The Crosswalk

    International Medical Device Regulators Forum

    IMDRF N73

    Source

    Principles & practices for SBOM in medical device cybersecurity

    Last updated ·

    What it is

    The international playbook for software bill of materials in medical devices. Defines content, format, exchange and lifecycle expectations for SBOMs.

    Why it matters

    Generate one CycloneDX or SPDX SBOM aligned to N73 and you satisfy the FDA, are accepted by Health Canada and South Korea, and have ~80% of what the EU CRA will demand from 2027.

    Adopted or referenced by

    FDA Health Canada MFDS EU (partly) PMDA (partly) HSA (partly) TGA (partly)

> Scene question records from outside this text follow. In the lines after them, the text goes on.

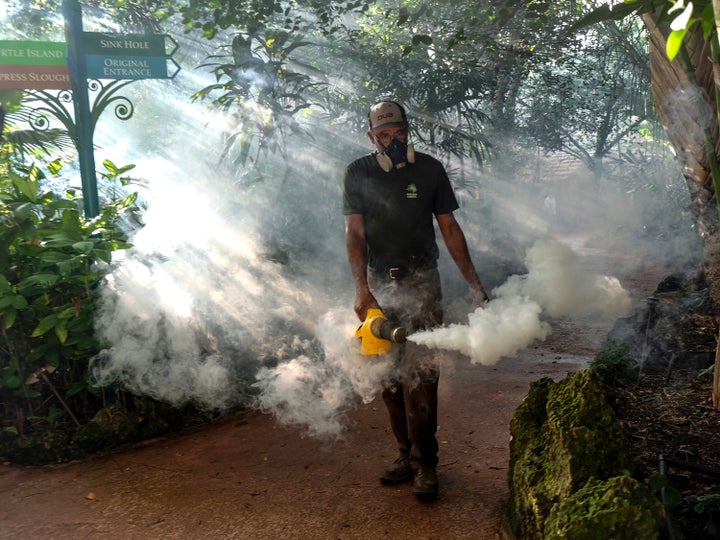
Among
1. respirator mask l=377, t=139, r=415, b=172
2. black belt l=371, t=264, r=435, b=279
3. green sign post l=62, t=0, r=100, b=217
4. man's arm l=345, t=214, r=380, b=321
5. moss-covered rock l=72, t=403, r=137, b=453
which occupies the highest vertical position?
green sign post l=62, t=0, r=100, b=217

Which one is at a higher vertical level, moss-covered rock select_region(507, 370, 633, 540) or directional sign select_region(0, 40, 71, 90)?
directional sign select_region(0, 40, 71, 90)

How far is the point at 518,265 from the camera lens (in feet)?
31.4

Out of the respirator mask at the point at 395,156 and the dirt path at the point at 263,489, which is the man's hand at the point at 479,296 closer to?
the respirator mask at the point at 395,156

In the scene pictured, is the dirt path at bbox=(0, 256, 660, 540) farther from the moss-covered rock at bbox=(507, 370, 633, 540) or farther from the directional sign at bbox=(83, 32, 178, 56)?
the directional sign at bbox=(83, 32, 178, 56)

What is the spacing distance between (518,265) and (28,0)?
7972 millimetres

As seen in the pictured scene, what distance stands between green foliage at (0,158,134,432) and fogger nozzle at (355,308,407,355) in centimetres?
207

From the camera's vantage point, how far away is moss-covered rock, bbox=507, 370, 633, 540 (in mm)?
2600

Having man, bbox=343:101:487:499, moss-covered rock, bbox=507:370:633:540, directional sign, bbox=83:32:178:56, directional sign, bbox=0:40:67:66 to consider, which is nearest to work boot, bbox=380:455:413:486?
man, bbox=343:101:487:499

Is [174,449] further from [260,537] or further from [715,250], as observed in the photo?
[715,250]

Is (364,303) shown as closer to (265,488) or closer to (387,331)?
(387,331)

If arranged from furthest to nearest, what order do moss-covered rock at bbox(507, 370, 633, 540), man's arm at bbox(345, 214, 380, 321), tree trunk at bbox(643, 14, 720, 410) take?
tree trunk at bbox(643, 14, 720, 410), man's arm at bbox(345, 214, 380, 321), moss-covered rock at bbox(507, 370, 633, 540)

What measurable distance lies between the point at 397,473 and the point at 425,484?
0.25m

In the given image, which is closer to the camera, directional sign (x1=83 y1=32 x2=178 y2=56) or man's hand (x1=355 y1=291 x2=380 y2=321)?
man's hand (x1=355 y1=291 x2=380 y2=321)

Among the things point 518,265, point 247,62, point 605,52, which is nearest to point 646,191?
point 605,52
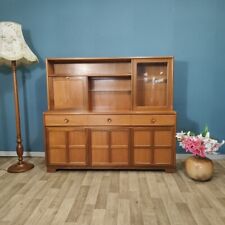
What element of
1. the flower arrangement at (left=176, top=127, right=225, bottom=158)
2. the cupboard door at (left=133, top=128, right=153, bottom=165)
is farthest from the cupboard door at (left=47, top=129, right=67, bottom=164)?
the flower arrangement at (left=176, top=127, right=225, bottom=158)

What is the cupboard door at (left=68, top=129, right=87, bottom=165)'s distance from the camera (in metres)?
3.05

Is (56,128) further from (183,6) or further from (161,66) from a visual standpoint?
(183,6)

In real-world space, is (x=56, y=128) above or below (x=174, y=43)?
below

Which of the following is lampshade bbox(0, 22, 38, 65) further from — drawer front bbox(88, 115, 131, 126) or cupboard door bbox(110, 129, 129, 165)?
cupboard door bbox(110, 129, 129, 165)

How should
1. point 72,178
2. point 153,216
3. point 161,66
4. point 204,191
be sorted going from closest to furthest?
point 153,216 < point 204,191 < point 72,178 < point 161,66

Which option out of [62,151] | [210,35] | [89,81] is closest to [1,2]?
[89,81]

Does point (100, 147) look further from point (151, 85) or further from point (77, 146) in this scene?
point (151, 85)

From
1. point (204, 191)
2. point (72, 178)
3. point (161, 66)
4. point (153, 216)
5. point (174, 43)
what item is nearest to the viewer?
point (153, 216)

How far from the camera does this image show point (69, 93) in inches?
124

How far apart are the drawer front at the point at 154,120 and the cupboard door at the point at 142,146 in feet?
0.29

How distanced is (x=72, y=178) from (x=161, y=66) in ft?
5.91

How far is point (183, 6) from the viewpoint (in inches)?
130

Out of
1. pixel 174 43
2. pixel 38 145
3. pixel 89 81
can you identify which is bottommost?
pixel 38 145

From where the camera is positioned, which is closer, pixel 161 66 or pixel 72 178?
pixel 72 178
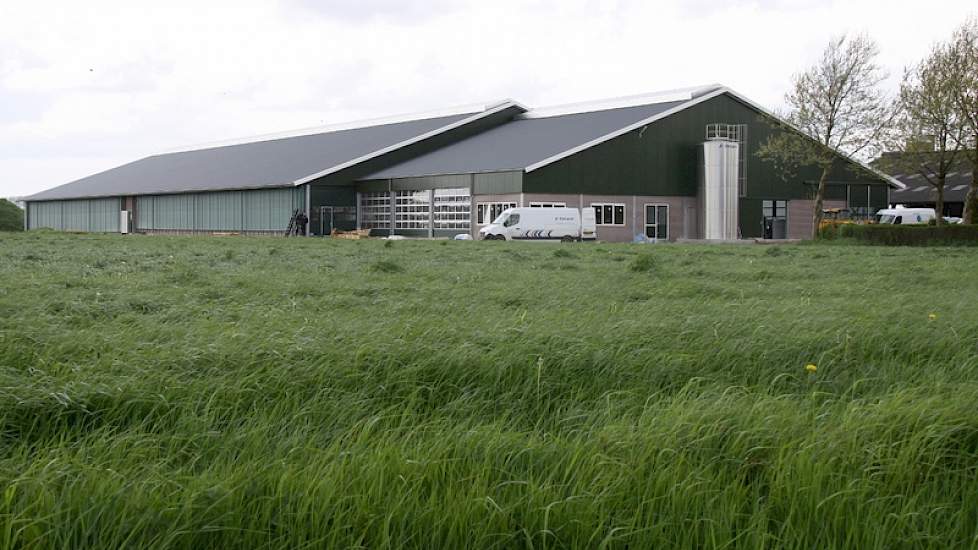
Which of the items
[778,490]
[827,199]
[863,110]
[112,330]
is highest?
[863,110]

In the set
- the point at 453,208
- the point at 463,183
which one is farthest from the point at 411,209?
the point at 463,183

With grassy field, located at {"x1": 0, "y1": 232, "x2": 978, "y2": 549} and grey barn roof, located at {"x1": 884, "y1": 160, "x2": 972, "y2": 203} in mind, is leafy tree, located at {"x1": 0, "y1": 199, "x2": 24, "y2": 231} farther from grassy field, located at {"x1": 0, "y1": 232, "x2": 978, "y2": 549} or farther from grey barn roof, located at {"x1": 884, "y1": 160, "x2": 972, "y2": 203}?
grey barn roof, located at {"x1": 884, "y1": 160, "x2": 972, "y2": 203}

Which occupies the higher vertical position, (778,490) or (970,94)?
(970,94)

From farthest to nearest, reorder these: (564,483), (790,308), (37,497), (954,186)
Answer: (954,186) < (790,308) < (564,483) < (37,497)

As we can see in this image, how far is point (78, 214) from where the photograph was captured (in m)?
77.2

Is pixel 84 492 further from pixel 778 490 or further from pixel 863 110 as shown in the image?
pixel 863 110

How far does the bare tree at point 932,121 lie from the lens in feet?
131

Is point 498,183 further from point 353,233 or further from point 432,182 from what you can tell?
point 353,233

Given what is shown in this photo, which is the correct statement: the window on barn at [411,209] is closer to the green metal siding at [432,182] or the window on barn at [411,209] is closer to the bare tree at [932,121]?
the green metal siding at [432,182]

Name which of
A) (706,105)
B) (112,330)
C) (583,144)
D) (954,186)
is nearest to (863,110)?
(706,105)

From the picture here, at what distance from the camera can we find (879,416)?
16.5 ft

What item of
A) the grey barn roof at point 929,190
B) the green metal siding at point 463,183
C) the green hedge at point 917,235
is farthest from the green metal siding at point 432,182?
the grey barn roof at point 929,190

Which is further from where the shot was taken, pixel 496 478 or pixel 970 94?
pixel 970 94

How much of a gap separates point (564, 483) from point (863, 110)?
1984 inches
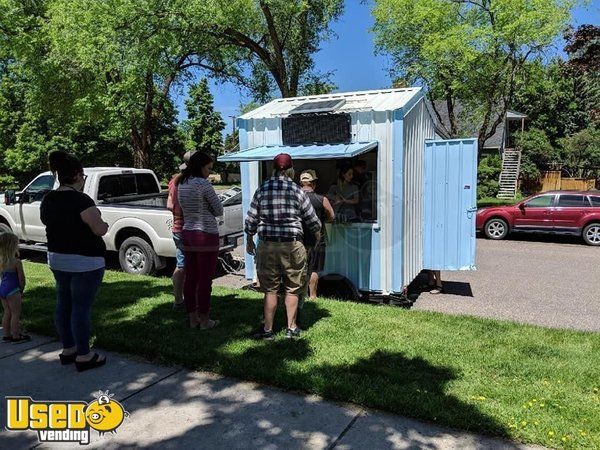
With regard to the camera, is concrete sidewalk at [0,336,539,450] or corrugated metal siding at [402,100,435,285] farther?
corrugated metal siding at [402,100,435,285]

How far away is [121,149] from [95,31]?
2155 centimetres

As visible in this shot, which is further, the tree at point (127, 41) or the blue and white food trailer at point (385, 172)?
the tree at point (127, 41)

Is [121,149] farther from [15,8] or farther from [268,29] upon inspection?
[268,29]

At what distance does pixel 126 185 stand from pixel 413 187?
5719 millimetres

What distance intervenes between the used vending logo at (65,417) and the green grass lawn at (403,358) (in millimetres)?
856

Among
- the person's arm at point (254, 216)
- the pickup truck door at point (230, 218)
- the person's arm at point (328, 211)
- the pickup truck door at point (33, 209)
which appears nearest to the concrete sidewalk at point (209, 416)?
the person's arm at point (254, 216)

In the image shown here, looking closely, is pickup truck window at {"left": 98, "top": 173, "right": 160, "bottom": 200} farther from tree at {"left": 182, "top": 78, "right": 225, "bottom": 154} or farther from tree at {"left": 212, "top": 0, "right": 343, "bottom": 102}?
tree at {"left": 182, "top": 78, "right": 225, "bottom": 154}

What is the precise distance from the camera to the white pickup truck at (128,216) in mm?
8422

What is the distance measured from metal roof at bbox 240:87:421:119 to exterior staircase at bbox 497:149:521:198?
887 inches

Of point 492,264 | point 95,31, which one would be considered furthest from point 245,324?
point 95,31

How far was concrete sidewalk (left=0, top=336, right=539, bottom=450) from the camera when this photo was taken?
311 cm

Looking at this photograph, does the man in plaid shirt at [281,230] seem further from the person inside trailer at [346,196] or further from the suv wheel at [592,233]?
the suv wheel at [592,233]

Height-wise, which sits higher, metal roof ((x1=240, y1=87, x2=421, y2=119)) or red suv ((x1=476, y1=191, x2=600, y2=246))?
metal roof ((x1=240, y1=87, x2=421, y2=119))

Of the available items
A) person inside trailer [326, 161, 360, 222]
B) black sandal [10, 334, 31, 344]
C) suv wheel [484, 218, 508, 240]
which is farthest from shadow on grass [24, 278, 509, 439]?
suv wheel [484, 218, 508, 240]
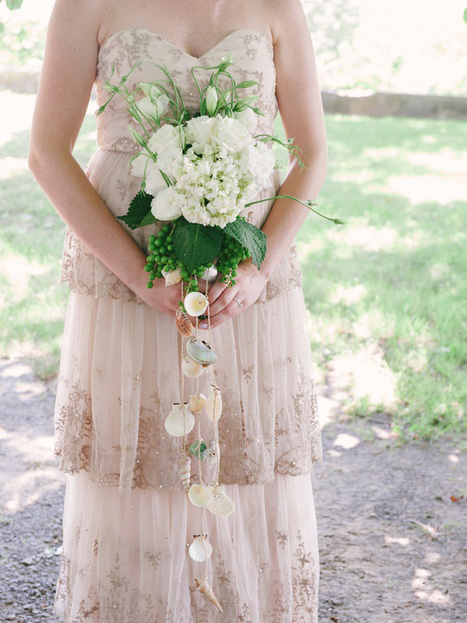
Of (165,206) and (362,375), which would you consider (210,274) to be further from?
(362,375)

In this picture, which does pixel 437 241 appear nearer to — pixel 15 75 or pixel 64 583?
pixel 64 583

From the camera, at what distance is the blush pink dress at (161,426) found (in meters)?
2.22

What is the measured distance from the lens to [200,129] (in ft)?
6.28

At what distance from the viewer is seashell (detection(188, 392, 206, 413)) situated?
212 cm

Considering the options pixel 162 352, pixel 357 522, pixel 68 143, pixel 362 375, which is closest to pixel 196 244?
pixel 162 352

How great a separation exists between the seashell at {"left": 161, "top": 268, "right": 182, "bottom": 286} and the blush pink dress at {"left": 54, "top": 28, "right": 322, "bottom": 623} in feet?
0.78

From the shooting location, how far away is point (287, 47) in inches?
91.0

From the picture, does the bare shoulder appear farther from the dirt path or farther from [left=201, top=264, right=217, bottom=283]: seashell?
the dirt path

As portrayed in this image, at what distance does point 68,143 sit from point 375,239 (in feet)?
16.1

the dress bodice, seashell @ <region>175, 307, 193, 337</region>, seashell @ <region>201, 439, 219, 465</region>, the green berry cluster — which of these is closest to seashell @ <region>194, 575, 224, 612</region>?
seashell @ <region>201, 439, 219, 465</region>

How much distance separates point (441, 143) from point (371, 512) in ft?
25.5

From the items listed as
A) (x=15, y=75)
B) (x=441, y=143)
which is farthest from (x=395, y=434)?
(x=15, y=75)

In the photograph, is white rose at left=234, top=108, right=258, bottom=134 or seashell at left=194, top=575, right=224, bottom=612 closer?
white rose at left=234, top=108, right=258, bottom=134

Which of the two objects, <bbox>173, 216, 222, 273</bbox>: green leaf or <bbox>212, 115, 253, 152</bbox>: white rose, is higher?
<bbox>212, 115, 253, 152</bbox>: white rose
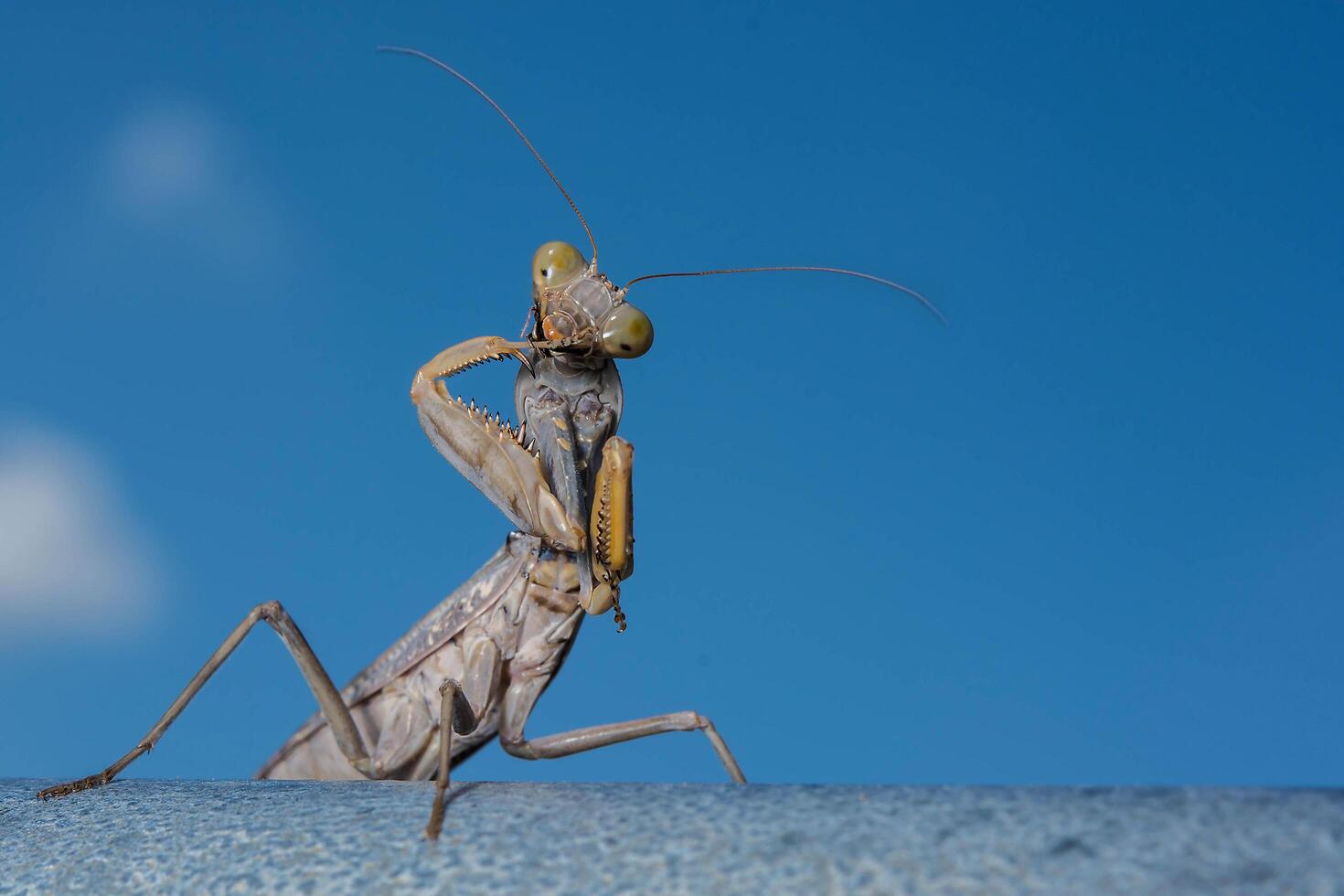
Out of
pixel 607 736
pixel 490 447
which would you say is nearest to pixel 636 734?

    Verified adoption · self-reported by regulators

    Implementation status across IMDRF members

    IMDRF/MC/N84 FINAL:2025 (Edition 2) · 1 September 2025

    3 of 14 regulators report full implementation. 6 partial. 5 not yet.

    Implemented

    3
    • Canada
    • South Korea
    • USA

    Partly implemented

    6
    • Australia
    • China
    • EU
    • Japan
    • Singapore
    • Switzerland

    Not implemented

    5
    • Brazil
    • Russia
    • UK
    • Argentina
    • Saudi Arabia

    Status reported by each regulator to IMDRF as of 1 September 2025. "Implemented" means all relevant elements, concepts and principles of the IMDRF document are followed; "partly" means modified or applied to a narrower product range. Source: IMDRF/MC/N84 FINAL:2025 (Edition 2).

    Key clauses

    Machine-readable formats

    SPDX or CycloneDX. JSON or XML. Tags for known vulnerabilities and support level.

    Lifecycle commitment

    SBOM updated at every release; legacy components flagged with end-of-support dates.

    Distribution

    Provided to procurers and operators on request, not just regulators.